House-builders are looking to so-called ‘modern methods of construction’ – doing as much of the work as possible in factories instead of on building sites – to maintain their huge profits, according to the report from Lloyds Bank.
The third annual Lloyds Bank housebuilding report, which surveys house-builders and their supply chain, assesses the state of the industry. It found that 68% of firms are already investing in modular housing techniques and 56% reported investing in panelised systems.
Reported motives include improved efficiency, ease of build, better construction standards and increased margins.
Investment in new building techniques has increased year-on-year from 20% of current annual turnover to 24% over five years.
Builders were also questions about the labour market and 31% said there was a skills shortage at a national level. A half of respondents said that the UK’s exit from the EU was exacerbating the skills shortage.
Almost seven in 10 firms (69%) of are investing in staff training but only 51% have apprenticeship programmes.
The research found that optimism about the future of the house-building industry remains positive. It gives it a score of 6.9 out of a maximum possible 10. Last year it was 7.2.
Growth ambitions also remain strong with the sector collectively anticipating growth of 29% of current business turnover over the next five years, up from 28% last year.
House-builders expected to invest 31% of their current annual turnover back into their business over the next five years, still historically high but down slightly from 35% in the last report.
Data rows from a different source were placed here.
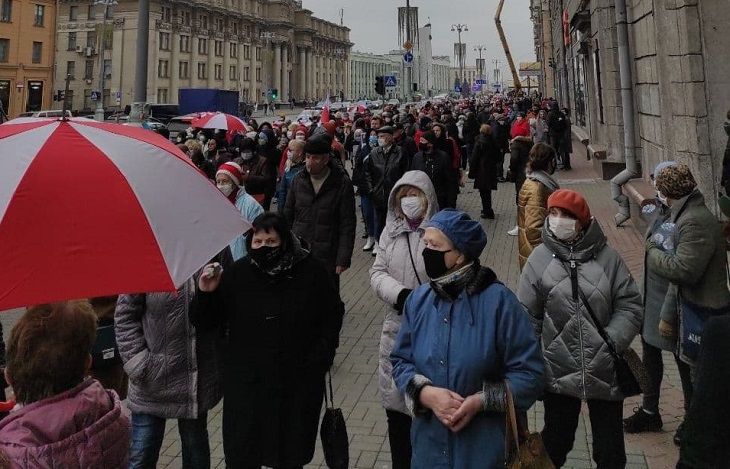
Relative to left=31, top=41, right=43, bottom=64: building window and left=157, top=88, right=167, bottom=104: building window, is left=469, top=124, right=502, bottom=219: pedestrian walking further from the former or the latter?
left=157, top=88, right=167, bottom=104: building window

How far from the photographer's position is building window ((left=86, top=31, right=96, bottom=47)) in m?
83.4

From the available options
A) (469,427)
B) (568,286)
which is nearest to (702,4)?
(568,286)

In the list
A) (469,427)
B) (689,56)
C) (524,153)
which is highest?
(689,56)

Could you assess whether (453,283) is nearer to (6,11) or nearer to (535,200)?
(535,200)

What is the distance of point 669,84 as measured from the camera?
10133 mm

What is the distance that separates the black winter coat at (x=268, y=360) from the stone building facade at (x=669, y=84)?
772cm

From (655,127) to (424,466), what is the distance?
437 inches

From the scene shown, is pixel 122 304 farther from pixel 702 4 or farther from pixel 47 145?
pixel 702 4

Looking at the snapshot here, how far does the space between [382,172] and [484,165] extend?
352 cm

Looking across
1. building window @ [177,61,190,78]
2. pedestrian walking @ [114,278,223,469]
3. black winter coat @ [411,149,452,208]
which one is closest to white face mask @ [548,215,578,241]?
pedestrian walking @ [114,278,223,469]

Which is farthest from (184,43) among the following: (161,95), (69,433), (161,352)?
(69,433)

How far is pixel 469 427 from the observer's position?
2.71 meters

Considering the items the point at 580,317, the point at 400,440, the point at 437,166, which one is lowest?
the point at 400,440

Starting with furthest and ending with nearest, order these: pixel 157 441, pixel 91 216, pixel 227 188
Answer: pixel 227 188, pixel 157 441, pixel 91 216
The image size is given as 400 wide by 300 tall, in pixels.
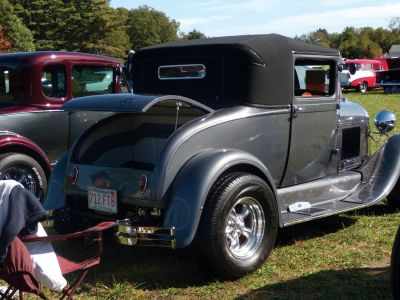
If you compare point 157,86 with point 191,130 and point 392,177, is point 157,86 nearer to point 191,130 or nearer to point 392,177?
point 191,130

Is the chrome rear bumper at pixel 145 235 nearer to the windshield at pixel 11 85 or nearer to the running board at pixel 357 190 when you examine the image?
the running board at pixel 357 190

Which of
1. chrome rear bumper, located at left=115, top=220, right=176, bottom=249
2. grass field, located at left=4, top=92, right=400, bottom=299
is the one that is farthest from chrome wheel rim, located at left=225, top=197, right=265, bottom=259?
chrome rear bumper, located at left=115, top=220, right=176, bottom=249

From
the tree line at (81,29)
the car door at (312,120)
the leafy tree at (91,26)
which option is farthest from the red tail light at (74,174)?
the leafy tree at (91,26)

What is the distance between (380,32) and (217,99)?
2773 inches

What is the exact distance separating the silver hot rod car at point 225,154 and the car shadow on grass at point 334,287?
11.5 inches

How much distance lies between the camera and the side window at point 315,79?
18.0ft

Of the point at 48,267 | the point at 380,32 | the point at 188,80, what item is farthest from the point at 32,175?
the point at 380,32

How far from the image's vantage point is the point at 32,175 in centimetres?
634

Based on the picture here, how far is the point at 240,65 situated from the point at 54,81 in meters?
2.88

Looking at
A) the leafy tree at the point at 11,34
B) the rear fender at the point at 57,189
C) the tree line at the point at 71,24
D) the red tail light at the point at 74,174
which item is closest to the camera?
the red tail light at the point at 74,174

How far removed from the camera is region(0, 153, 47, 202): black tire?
6.06 metres

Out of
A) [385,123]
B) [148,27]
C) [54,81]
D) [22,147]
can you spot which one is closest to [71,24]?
[148,27]

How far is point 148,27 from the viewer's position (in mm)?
88750

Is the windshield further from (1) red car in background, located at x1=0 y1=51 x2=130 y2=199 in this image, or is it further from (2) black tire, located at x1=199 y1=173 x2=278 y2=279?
(2) black tire, located at x1=199 y1=173 x2=278 y2=279
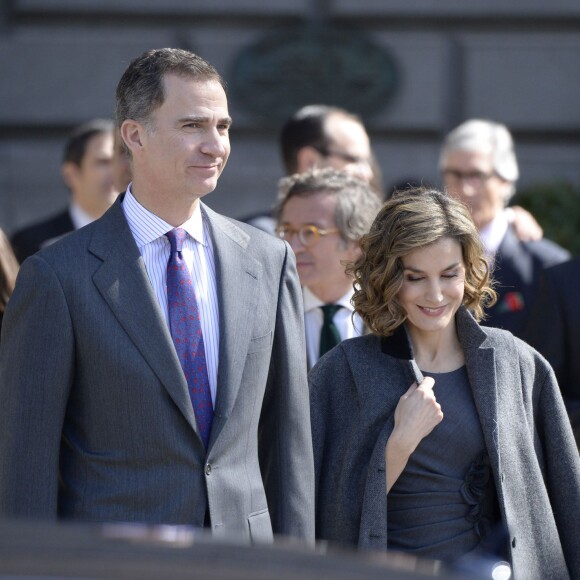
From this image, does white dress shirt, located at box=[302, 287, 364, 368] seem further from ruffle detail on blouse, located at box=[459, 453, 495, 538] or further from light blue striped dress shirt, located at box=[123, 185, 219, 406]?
light blue striped dress shirt, located at box=[123, 185, 219, 406]

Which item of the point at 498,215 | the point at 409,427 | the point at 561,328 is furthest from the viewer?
the point at 498,215

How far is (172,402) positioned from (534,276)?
2614mm

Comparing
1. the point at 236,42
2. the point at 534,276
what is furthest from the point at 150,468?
the point at 236,42

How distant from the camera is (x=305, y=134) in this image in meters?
5.63

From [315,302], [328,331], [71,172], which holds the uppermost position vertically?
[71,172]

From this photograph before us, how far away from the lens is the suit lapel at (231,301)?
3113 millimetres

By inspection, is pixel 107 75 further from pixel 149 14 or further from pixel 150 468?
pixel 150 468

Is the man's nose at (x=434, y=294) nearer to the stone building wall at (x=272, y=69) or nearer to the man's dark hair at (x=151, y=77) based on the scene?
the man's dark hair at (x=151, y=77)

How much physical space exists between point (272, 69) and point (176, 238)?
186 inches

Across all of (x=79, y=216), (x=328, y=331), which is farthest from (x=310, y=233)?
(x=79, y=216)

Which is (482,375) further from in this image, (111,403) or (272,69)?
(272,69)

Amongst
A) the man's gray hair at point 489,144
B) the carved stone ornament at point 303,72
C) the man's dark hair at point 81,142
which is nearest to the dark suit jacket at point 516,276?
the man's gray hair at point 489,144

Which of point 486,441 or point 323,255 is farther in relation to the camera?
point 323,255

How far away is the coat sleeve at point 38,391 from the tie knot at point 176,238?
320 millimetres
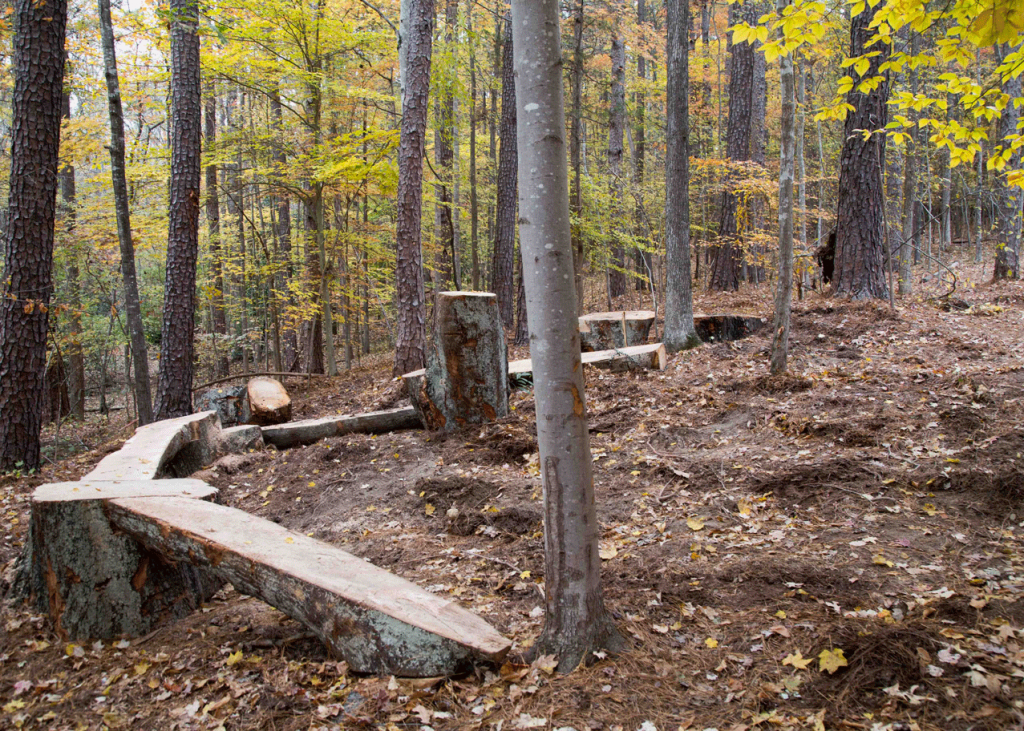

David Cleary, regional director and national head of housebuilding at Lloyds Bank Commercial Banking, said: “The housebuilding industry remains upbeat despite issues that have weighed down the sector for some time, including Brexit uncertainty, which is contributing to a skills shortage and inflating the cost of raw materials.
“It is reassuring to see the sector confronting these challenges head on by investing and planning for business growth, prioritising staff training and looking at more innovative new building techniques. This has the potential to boost productivity and, more importantly, increase the pipeline of new homes that the nation badly needs.”
Stewart Baseley, executive chairman of the Home Builders Federation said: “Whilst output is up an unprecedented 74% in the past four years, the industry faces some huge challenges as it strives to meet the housing needs of the country. House-builders are investing significantly to address these challenges and ensure the industry has the capacity and skills to deliver even more, high quality homes.”